We must welcome fully into our community all human cultures, all living beings, and those we have not conventionally thought "alive"--like the ozone layer and the proportion of CO2 in our air. Because they are all suffused with God; because the God's holy name YHWH can only be "pronounced" by breathing, "Yyyyhhhhwwwwhhhh"--and "the breath of all life blesses God's name," as the prayerbook says (Nishmat kol chai tivarech et shimcha).

Specifically, what would this mean?

  • Deciding that our first national priority is drastically cutting CO2 emissions through energy conservation, reshaping our cities so that almost everyone can easily walk or bike or Internet to work, rejuvenating our railroad system to European and Japanese standards, installing thousands of windmills--all in order to heal the wounded climate system that sustains all life.

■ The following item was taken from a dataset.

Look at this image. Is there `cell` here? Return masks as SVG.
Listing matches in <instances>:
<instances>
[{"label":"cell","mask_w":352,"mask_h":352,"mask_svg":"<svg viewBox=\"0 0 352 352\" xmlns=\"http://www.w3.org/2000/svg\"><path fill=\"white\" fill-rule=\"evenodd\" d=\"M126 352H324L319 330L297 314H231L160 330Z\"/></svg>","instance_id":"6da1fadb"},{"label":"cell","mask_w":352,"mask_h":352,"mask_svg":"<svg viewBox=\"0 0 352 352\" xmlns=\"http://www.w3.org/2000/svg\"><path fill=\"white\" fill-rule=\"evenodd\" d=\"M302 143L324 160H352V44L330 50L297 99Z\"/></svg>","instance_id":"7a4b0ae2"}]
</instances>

  • Making a Newer Orleans the model city for the pink, brown, black, and green faces of God to live in community with each other--not by imposing on them a corporate diktat but by starting from the grass-roots up to plan new neighborhoods, restore old wetlands. Indeed, finding the Katrina refugees where they have fled and using both face-to-face and Internet connection to replan the city together.
  • Bringing home from Iraq all the soldiers of the National Guards of all the states and retraining them not for war but for dealing with disasters, issuing them lifeboats rather than machine guns, water-decontamination kits rather than armored cars, helicopters that carry water to put out forest fires--not bombs to destroy cities.
  • Retraining large parts of the regular U.S. military in the same way. Since the climate crisis of global scorching is already upon us, they will be needed not only in North America but in many other regions of the planet.
  • Raising the minimum wage to where 40 hours of work will lift a family of four above the poverty line--a living wage with livable hours. Forbidding anyone to do paid work for more than fifty hours a week. Supporting neighborhood folk festivals, paid family leave time, a paid year off to learn in mid-life. Reshaping the tax system so that no household ends up with an income of more than two million dollars a year.
  • Ending the occupation of Iraq, redefining its people (and all peoples) as our partners in the great adventure of moving the world from Oiloholic addiction to the moderate, long-tern use of oil as part of a sustainable energy system.
  • Treating all human beings and all earth as part of the One, the Whole.